■ EXERCISE TASK: Transcribe every line, keeping it exact.
══ ENTRIES SHOWN ══
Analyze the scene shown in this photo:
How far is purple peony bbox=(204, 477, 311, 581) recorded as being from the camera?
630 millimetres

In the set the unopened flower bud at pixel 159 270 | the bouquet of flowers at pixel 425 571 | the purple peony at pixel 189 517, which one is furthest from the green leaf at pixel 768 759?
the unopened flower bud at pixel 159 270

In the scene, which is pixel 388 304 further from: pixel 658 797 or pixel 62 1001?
═══
■ EXERCISE SOLUTION:
Analyze the scene shown in this photo:
How far is purple peony bbox=(204, 477, 311, 581) recorded as being from the camera?
630 millimetres

In the set the unopened flower bud at pixel 159 270 | the bouquet of flowers at pixel 425 571 | the purple peony at pixel 189 517, which one is furthest from the green leaf at pixel 768 759?
the unopened flower bud at pixel 159 270

In the scene, which is pixel 388 304 further from: pixel 658 797 or pixel 62 1001?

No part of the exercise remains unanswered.